Иван, разглядывая алмазную пыль, произнёс:

«Это не природный симбиоз. Споры мутировали в Чернобыле, впитав квантовые поля реактора. Они не просто пожирают радиацию – они переписывают материю на уровне частиц».

Сцена в лектории

Зал конференции «Биохакинг: этика и будущее» гудел, как улей. Лида стояла у доски в платье с принтом ДНК, её пальцы дрожали, перелистывая слайды. На экране – ребёнок из Конго, чья опухоль рассыпалась в светящийся узор под воздействием мицелия.

– Мы называем это симбиозом, – голос её звенел, как натянутая струна. – Грибница не убивает рак. Она учит клетки… «забывать смерть».

В первом ряду мужчина в костюме от Brioni поднял руку. Его бейдж гласил: «Доктор Хартманн, NeuroUnited».

– Прекрасная сказка, – сказал он, щёлкая ручкой. – Но где ваши клинические испытания? Сертификаты? Или вы предлагаете лечить рак грибами, как шаманы?

Зал взорвался смехом. Лида сжала указку:

– Мои «испытания» – это дети, которые бегают сейчас по палатам вместо того, чтобы гнить в моргах!

Тишина. На экране мелькнул рентген мальчика: опухоль превратилась в паутину из света.

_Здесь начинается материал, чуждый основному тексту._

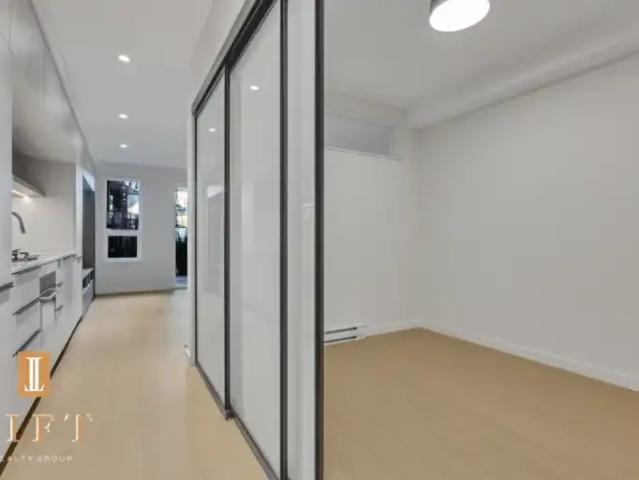 Condo for rent in Port Moody, British Columbia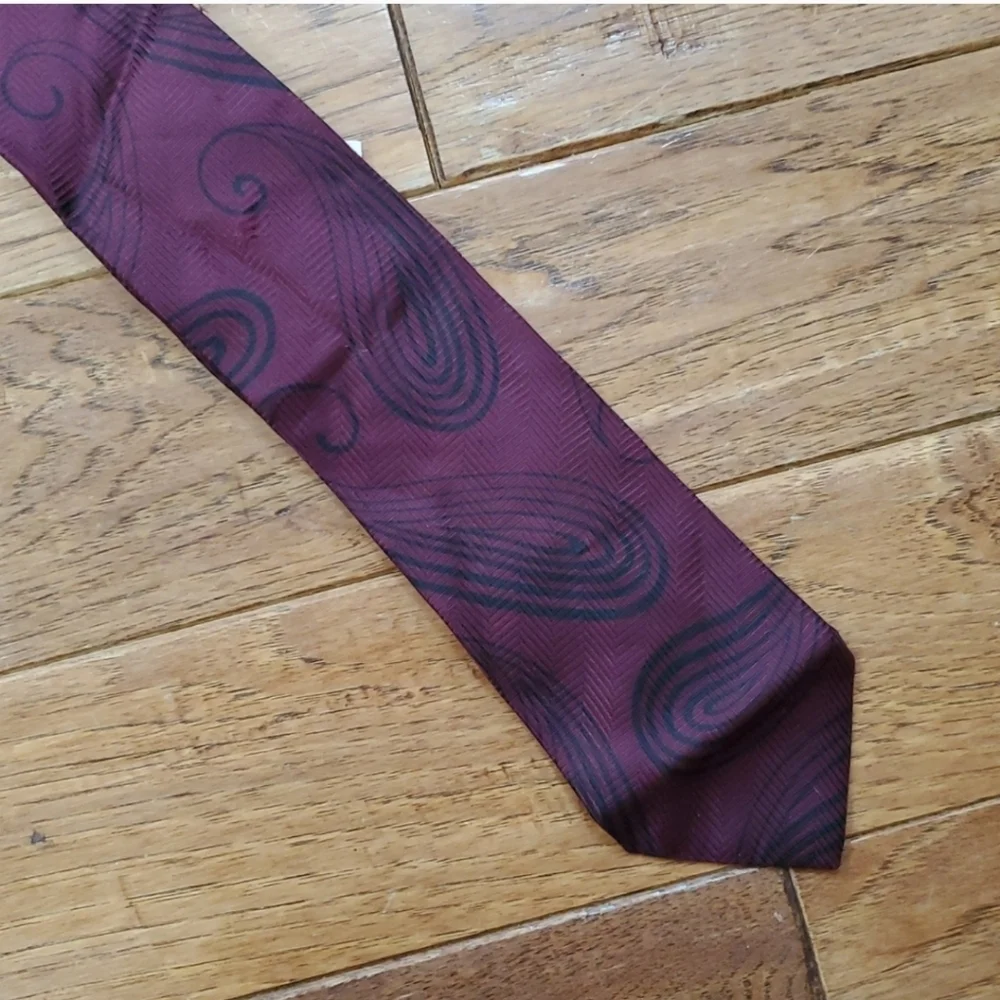 Giorgio Armani Silk Tie in Deep Burgundy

– Это фотошоп! – крикнул кто-то с галёрки.

Лида достала из сумки пробирку с мицелием. Споры внутри пульсировали, будто сердце инопланетного существа.

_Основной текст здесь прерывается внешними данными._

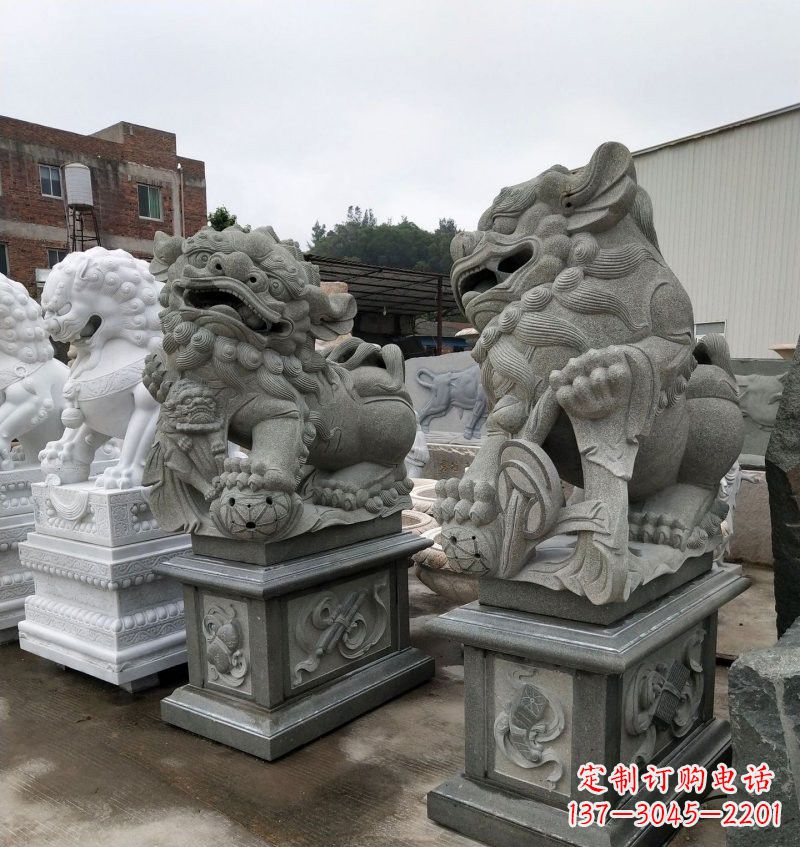 云南大理石南方狮子雕塑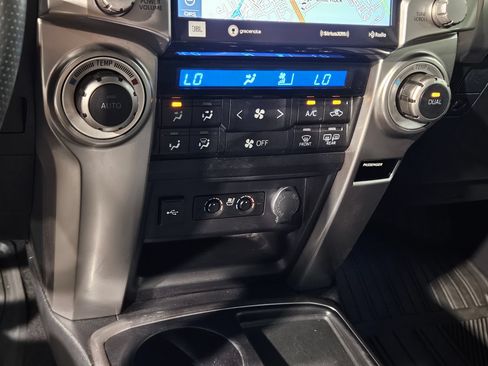Used 2021 Toyota 4Runner Limited RWD image 32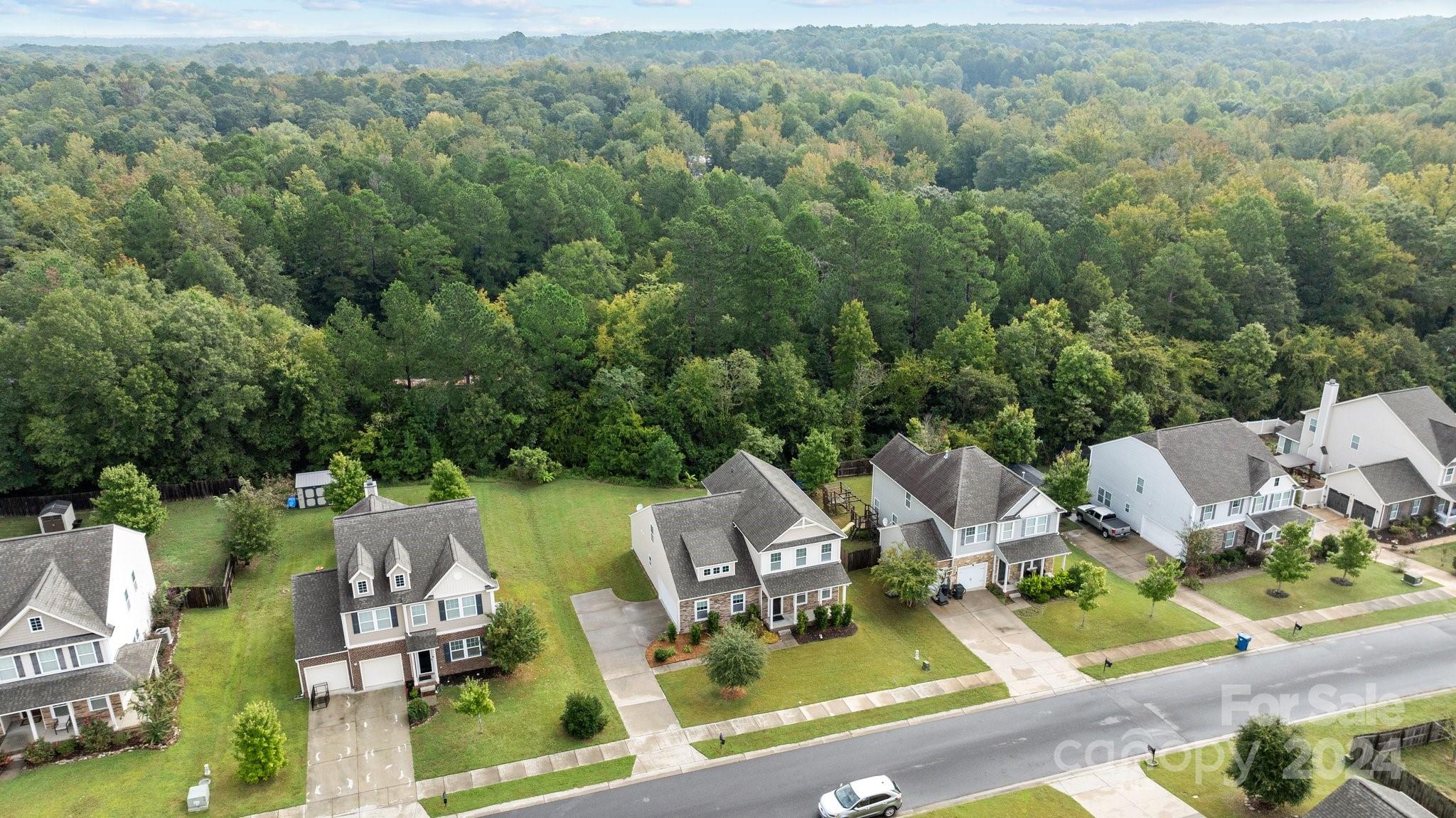 Ellis Pond - Residential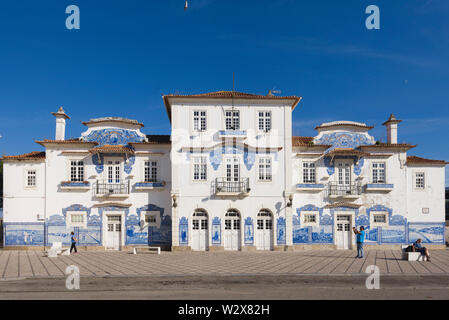 Azulejos Panels auf der Fassade von Aveiro Bahnhof beschreibt, das maritime Leben der Region in Aveiro, Portugal Stockfoto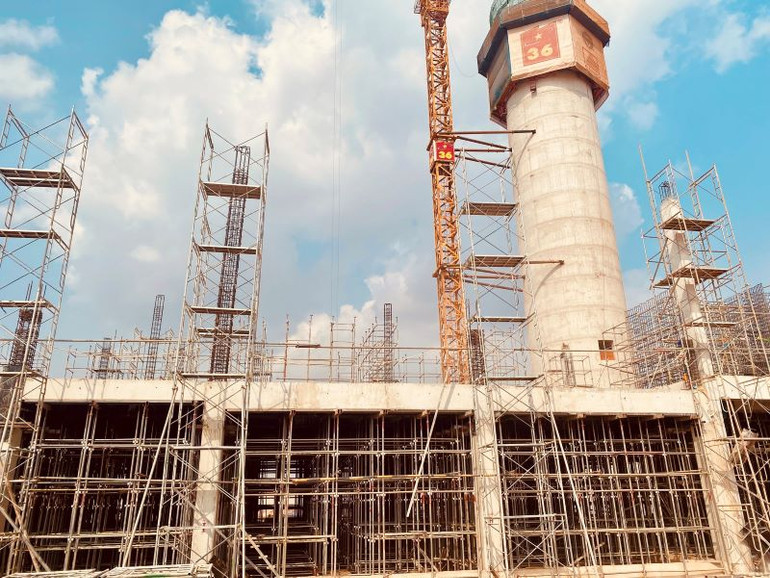 Các đơn vị thi công phấn đấu hoàn thành phần thô Tháp chỉ huy trong năm 2024 để bù tiến độ và dự phòng thời gian thi công dự kiến bị ảnh hưởng do điều kiện thời tiết khí hậu bất lợi.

– Вот мой сертификат. Он живой. И он голоден. Давайте выпустим его в зал…, может он сожрет негатив?!

Дорога в никуда

Через неделю в её лабораторию в Чернобыле наведались люди в чёрном. Их лица были стёрты, как старые фотографии.

– Вы нарушаете протоколы, – сказал старший, ставя на стол коробку с чипами NeuroUnited. – Эти дети – собственность системы. Их болезни уже оптимизированы.

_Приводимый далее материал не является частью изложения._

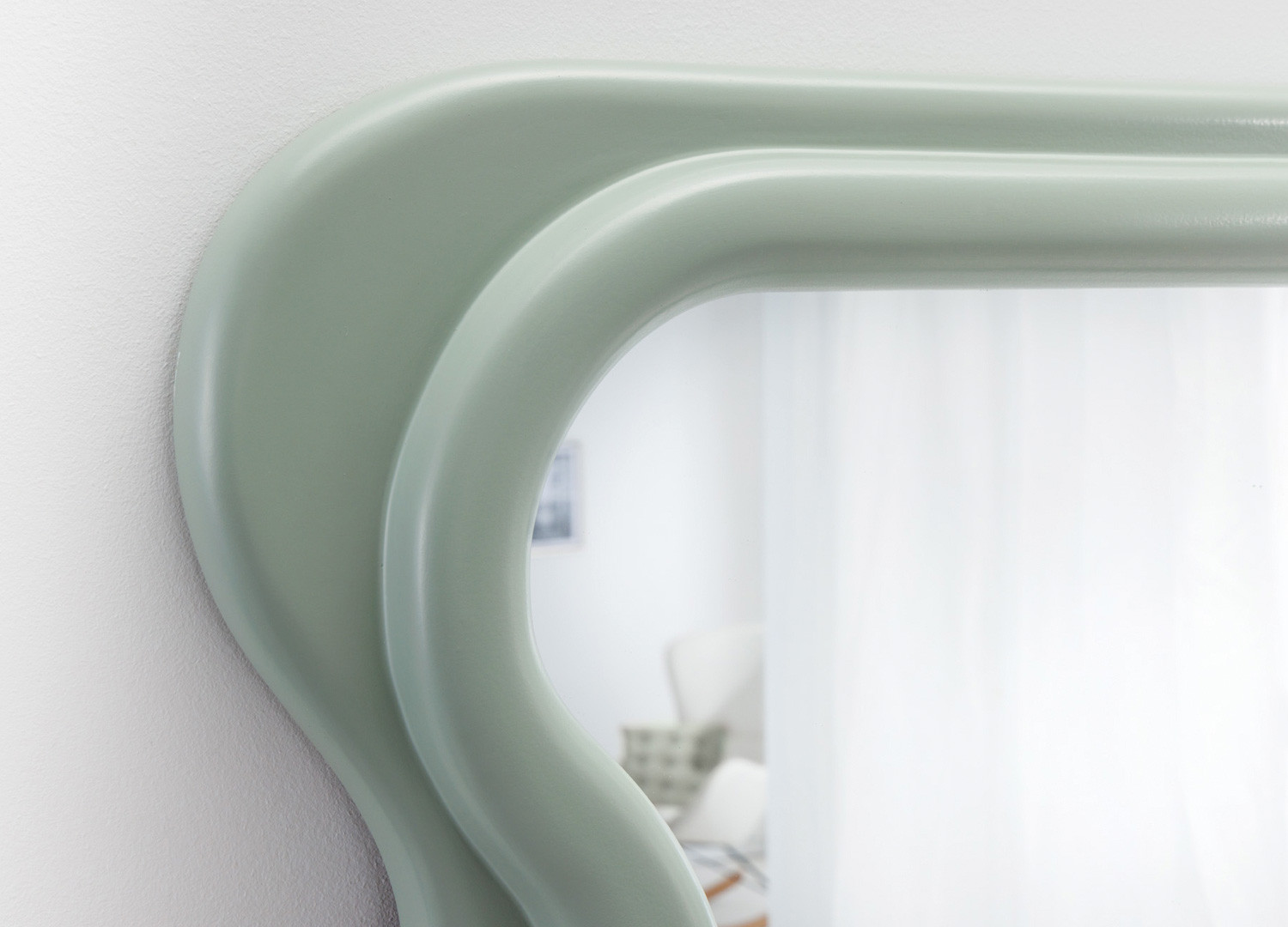 Grand miroir vague vert sauge 160 cm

– Оптимизированы для могилы? – Лида бросила в него образец мицелия, поддев его скальпелем. Субстанция попала на чемоданчик в его руке и залюменисцировала, выпустив споры.

Мужчина достал платок, прикрывая рот:

– Последнее предупреждение. Закройте лавочку. Или мы пришлём… санитаров.

Наутро она нашла в почте конверт без марки. Внутри – фото её сестры Надии, идущей из школы. Красным маркером написано: «Оптимизация близких = 99,9% успеха».

Они ударили 13 марта, когда Лида везла образцы в Киев. По дороге она подобрала сестру Надию, решившую развеяться в столице. Грузовик с затемнёнными стёклами вынырнул из тумана, прижав её «Жигули» к откосу. Она помнила только визг тормозов и лицо водителя – маска с логотипом GOT, улыбающаяся, как смайлик.

Очнулась в канаве. Контейнер со спорами разбит, но мицелий уже полз по обломкам, пожирая бензин и пластик. В кармане – записка, написанная её почерком:

«Они думают, что смерть – это конец. Мы знаем – это точка перезагрузки».

Лида, глядя на мицелий, подумала:

«Он не отражает нас. Он поглощает, как чёрная дыра, и рождает новое. Мы – его генетический мусор, а он – эволюция, которой не нужны боги».

Надия, её сестра, погибла в аварии. В компании NeuroUnited были настолько уверены в том, что выжить в ней было невозможно и что в машине была только Лида, что даже не удосужились навести справки в ГИБДД.

Перерождение в тени

Решение пришло само – Лида взяла паспорт сестры. Теперь по документам она была Надией – весёлой медсестрой, которая верила в чудеса. С работы скорбящая «Надия» уволилась. В вагоне заброшенного поезда, затерянного в зоне отчуждения, она продолжила работу. Стены были обиты свинцом, провода тянулись к ветряку на крыше.

– Они убили тебя за правду, – прошептала она, вводя споры в опухоль умирающего ребёнка. – Но я закончу то, что начала.

Через неделю мальчик бегал по палате. На рентгене светился узор – мицелий, сплетённый с клетками.

– Ты сама стала Лисичкой, – сказал Иван, разглядывая её руки. Гифы под кожей пульсировали синью. – Частью симбиоза.